### YOUR GOAL
Resume the mailing-list reply on iomap atomic write support below, starting right after its last line.

### EXCERPT PROVIDED
========================================================================
Re: [PATCH v5 3/7] fs: iomap: Atomic write support

public inbox for linux-xfs@vger.kernel.org
 help / color / mirror / Atom feed

From: "Darrick J. Wong" <djwong@kernel.org>
To: John Garry <john.g.garry@oracle.com>
Cc: axboe@kernel.dk, brauner@kernel.org, viro@zeniv.linux.org.uk,
	jack@suse.cz, chandan.babu@oracle.com, dchinner@redhat.com,
	hch@lst.de, linux-block@vger.kernel.org,
	linux-kernel@vger.kernel.org, linux-xfs@vger.kernel.org,
	linux-fsdevel@vger.kernel.org, hare@suse.de,
	martin.petersen@oracle.com, catherine.hoang@oracle.com,
	kbusch@kernel.org
Subject: Re: [PATCH v5 3/7] fs: iomap: Atomic write support
Date: Thu, 22 Aug 2024 13:30:58 -0700	[thread overview]
Message-ID: <20240822203058.GR865349@frogsfrogsfrogs> (raw)
In-Reply-To: <a91557d2-95d4-4e73-9936-72fc1fbe100f@oracle.com>

On Thu, Aug 22, 2024 at 04:29:34PM +0100, John Garry wrote:
> 
> > > +
> > >   static void iomap_dio_submit_bio(const struct iomap_iter *iter,
> > >   		struct iomap_dio *dio, struct bio *bio, loff_t pos)
========================================================================
### RECORD EXTRACTS
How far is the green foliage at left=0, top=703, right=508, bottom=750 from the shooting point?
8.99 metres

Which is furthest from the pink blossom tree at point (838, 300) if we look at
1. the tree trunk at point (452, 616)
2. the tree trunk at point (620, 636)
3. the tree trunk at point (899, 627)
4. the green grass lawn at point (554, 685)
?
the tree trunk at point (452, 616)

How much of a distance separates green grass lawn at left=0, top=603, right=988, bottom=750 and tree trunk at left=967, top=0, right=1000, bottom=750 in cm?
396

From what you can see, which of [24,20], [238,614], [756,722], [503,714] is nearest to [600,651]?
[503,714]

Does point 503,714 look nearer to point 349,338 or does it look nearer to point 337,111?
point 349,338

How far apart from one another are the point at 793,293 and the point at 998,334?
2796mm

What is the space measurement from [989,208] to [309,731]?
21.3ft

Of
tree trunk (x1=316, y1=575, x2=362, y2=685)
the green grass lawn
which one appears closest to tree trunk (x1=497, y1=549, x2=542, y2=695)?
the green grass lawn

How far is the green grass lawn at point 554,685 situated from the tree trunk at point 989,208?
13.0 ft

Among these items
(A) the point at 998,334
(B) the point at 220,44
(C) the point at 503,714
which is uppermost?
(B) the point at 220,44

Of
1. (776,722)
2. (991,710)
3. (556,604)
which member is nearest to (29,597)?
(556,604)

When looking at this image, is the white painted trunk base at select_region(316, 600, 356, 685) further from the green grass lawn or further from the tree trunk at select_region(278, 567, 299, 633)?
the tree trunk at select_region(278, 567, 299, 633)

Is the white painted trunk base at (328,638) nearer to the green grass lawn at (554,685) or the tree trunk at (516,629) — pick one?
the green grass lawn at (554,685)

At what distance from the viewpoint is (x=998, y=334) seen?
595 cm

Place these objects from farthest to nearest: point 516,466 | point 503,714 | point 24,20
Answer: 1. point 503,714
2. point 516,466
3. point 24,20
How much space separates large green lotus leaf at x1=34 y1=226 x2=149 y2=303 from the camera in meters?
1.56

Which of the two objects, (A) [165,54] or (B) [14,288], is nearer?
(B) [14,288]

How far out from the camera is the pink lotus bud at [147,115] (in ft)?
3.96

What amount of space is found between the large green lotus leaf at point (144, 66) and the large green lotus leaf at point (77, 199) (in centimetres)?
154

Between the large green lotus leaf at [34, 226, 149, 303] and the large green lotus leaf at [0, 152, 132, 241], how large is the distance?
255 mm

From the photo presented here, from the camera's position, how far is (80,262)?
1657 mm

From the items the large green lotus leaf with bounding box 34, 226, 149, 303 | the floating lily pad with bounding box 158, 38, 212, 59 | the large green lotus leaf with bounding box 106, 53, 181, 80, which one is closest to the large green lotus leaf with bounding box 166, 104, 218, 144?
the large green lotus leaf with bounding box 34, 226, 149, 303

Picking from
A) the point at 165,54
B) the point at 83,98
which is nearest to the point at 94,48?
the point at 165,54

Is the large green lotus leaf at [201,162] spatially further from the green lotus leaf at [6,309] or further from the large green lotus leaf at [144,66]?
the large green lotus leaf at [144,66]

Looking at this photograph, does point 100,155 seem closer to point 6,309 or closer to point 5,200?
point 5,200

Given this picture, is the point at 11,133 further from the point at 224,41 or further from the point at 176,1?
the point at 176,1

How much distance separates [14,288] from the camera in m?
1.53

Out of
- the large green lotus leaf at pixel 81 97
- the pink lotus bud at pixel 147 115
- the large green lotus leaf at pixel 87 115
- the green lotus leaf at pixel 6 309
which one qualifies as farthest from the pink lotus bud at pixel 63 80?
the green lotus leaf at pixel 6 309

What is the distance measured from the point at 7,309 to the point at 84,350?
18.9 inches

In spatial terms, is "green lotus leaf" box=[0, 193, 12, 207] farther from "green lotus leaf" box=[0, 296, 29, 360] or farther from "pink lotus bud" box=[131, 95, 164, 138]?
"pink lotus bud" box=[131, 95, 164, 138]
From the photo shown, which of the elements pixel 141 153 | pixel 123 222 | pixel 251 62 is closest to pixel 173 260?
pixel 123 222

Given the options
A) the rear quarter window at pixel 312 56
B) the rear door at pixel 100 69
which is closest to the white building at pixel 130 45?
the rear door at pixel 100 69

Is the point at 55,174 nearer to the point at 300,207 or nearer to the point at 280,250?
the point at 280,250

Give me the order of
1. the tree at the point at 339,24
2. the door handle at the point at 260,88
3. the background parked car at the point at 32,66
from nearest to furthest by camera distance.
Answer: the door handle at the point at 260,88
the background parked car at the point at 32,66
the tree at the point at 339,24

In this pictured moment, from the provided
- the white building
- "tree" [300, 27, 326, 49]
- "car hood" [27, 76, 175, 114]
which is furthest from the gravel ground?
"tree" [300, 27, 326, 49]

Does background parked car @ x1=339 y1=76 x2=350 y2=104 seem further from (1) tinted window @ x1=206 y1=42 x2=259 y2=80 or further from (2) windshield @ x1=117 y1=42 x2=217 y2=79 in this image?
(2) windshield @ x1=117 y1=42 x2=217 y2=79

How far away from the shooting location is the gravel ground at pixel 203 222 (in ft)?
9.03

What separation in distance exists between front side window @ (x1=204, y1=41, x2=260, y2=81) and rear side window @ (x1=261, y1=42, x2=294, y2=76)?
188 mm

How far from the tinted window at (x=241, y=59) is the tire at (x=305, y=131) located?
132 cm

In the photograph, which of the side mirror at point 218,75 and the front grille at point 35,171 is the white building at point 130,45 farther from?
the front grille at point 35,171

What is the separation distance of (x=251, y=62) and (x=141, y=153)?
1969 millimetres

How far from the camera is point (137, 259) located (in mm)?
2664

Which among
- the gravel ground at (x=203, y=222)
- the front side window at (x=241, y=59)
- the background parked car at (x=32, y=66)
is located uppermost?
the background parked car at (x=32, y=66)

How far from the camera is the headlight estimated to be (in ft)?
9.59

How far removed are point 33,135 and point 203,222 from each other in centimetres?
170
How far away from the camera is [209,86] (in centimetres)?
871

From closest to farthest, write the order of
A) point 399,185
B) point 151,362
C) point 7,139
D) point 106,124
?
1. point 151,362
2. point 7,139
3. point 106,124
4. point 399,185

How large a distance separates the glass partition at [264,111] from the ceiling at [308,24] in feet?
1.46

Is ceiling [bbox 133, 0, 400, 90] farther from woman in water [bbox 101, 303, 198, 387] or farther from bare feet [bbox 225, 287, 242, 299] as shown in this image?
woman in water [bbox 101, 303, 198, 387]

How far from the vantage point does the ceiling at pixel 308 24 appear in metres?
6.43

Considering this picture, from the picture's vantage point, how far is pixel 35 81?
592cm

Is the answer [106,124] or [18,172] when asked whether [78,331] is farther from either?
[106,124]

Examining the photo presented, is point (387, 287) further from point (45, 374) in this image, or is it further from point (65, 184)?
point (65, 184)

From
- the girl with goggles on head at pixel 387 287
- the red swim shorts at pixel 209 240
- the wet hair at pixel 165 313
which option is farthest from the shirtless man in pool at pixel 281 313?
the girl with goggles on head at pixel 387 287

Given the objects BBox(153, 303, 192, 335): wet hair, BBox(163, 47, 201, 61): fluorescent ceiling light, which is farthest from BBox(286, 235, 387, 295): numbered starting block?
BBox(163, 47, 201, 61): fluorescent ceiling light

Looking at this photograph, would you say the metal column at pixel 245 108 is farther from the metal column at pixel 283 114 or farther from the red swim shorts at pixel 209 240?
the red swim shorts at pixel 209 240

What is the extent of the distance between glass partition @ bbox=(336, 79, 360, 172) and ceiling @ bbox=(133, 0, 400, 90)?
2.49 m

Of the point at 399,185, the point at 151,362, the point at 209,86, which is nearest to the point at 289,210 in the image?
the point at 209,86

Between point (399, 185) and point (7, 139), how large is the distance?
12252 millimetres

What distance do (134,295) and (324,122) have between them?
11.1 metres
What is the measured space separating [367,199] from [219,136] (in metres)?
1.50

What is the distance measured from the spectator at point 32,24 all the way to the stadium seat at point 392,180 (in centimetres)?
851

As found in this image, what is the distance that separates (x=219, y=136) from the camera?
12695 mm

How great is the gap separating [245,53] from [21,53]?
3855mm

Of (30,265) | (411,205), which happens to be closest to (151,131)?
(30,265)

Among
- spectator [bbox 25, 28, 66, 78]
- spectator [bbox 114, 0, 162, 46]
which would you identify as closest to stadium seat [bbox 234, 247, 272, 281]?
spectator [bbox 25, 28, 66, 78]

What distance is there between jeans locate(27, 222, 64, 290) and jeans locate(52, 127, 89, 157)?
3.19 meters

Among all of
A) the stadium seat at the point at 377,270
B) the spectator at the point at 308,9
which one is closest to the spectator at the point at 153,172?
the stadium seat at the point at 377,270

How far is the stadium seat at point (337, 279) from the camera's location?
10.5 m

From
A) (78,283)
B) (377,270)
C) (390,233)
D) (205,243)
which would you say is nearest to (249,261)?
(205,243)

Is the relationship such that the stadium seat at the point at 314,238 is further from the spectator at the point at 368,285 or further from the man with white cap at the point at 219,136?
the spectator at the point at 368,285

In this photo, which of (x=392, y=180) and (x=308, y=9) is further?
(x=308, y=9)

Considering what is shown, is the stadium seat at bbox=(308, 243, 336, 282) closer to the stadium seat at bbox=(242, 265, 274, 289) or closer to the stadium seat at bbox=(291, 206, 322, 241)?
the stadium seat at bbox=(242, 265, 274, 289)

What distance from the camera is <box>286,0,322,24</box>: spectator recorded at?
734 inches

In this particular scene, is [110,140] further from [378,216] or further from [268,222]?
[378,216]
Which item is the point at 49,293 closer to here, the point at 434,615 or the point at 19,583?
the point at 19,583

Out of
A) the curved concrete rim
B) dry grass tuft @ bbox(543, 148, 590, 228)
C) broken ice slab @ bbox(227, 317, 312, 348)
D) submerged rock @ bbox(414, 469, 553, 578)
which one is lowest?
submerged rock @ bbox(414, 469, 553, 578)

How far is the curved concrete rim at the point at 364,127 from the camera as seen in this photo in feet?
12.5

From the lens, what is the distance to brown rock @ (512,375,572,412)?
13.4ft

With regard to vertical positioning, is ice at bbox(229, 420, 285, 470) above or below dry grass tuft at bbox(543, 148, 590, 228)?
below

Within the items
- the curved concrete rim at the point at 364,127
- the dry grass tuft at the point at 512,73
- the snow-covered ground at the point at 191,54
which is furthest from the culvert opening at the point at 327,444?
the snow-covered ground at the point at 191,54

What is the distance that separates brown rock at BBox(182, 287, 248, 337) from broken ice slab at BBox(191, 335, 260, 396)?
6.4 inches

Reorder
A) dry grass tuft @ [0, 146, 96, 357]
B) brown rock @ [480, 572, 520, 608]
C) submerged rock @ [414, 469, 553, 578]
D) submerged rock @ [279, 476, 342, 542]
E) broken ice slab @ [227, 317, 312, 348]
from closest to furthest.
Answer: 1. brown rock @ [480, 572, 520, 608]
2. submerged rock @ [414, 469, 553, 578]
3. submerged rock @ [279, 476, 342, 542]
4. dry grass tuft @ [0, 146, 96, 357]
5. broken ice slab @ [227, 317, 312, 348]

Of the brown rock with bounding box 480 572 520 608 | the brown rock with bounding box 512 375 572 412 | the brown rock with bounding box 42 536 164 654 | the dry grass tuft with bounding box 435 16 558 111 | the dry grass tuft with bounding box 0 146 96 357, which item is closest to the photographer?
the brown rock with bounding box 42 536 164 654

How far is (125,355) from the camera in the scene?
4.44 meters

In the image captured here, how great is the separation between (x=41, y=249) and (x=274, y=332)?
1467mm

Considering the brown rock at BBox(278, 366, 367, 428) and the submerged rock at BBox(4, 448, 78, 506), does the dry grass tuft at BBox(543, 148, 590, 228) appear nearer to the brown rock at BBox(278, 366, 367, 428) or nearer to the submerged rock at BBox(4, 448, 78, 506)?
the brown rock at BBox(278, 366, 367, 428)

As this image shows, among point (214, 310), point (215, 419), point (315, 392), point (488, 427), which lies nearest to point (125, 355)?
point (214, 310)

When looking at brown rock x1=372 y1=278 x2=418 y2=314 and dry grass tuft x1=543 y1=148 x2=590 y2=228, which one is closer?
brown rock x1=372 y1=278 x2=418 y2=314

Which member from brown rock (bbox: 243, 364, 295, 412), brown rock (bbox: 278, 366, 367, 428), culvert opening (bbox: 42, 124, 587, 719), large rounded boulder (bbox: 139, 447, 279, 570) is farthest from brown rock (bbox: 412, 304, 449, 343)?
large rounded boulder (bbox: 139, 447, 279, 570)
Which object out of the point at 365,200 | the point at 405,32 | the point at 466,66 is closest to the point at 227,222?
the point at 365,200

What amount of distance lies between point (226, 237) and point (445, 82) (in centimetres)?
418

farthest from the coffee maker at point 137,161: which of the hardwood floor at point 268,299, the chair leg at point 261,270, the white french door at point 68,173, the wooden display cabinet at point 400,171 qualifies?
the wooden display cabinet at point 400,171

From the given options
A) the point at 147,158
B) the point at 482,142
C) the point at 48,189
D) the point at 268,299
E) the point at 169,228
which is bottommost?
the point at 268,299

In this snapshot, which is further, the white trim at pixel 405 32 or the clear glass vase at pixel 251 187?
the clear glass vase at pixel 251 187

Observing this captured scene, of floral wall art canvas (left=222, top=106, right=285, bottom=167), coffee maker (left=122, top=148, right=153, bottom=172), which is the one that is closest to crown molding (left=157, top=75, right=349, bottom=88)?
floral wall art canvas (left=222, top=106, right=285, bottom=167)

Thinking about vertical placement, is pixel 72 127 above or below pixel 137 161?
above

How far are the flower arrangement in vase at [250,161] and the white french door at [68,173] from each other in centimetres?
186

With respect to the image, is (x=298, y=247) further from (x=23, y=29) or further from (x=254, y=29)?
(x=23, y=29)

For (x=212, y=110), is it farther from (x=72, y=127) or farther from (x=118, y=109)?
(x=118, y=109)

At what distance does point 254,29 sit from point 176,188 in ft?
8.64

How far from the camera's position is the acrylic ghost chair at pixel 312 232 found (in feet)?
========================================================================
### RESPONSE TO THE TASK
> > >   {
> > > @@ -256,7 +275,7 @@ static void iomap_dio_zero(const struct iomap_iter *iter, struct iomap_dio *dio,
> > >    * clearing the WRITE_THROUGH flag in the dio request.
> > >    */
> > >   static inline blk_opf_t iomap_dio_bio_opflags(struct iomap_dio *dio,
> > > -		const struct iomap *iomap, bool use_fua)
> > > +		const struct iomap *iomap, bool use_fua, bool atomic)
> > >   {
> > >   	blk_opf_t opflags = REQ_SYNC | REQ_IDLE;
> > > @@ -268,6 +287,8 @@ static inline blk_opf_t iomap_dio_bio_opflags(struct iomap_dio *dio,
> > >   		opflags |= REQ_FUA;
> > >   	else
> > >   		dio->flags &= ~IOMAP_DIO_WRITE_THROUGH;
> > > +	if (atomic)
> > > +		opflags |= REQ_ATOMIC;
> > >   	return opflags;
> > >   }
> > > @@ -275,21 +296,23 @@ static inline blk_opf_t iomap_dio_bio_opflags(struct iomap_dio *dio,
> > >   static loff_t iomap_dio_bio_iter(const struct iomap_iter *iter,
> > >   		struct iomap_dio *dio)
> > >   {
> > > +	bool atomic = dio->iocb->ki_flags & IOCB_ATOMIC;
> > >   	const struct iomap *iomap = &iter->iomap;
> > >   	struct inode *inode = iter->inode;
> > >   	unsigned int fs_block_size = i_blocksize(inode), pad;
> > > +	struct iov_iter *i = dio->submit.iter;
> > 
> > If you're going to pull this out into a convenience variable, please do
> > that as a separate patch so that the actual untorn write additions don't
> > get mixed in.
> 
> Yeah, I was thinking of doing that, so ok.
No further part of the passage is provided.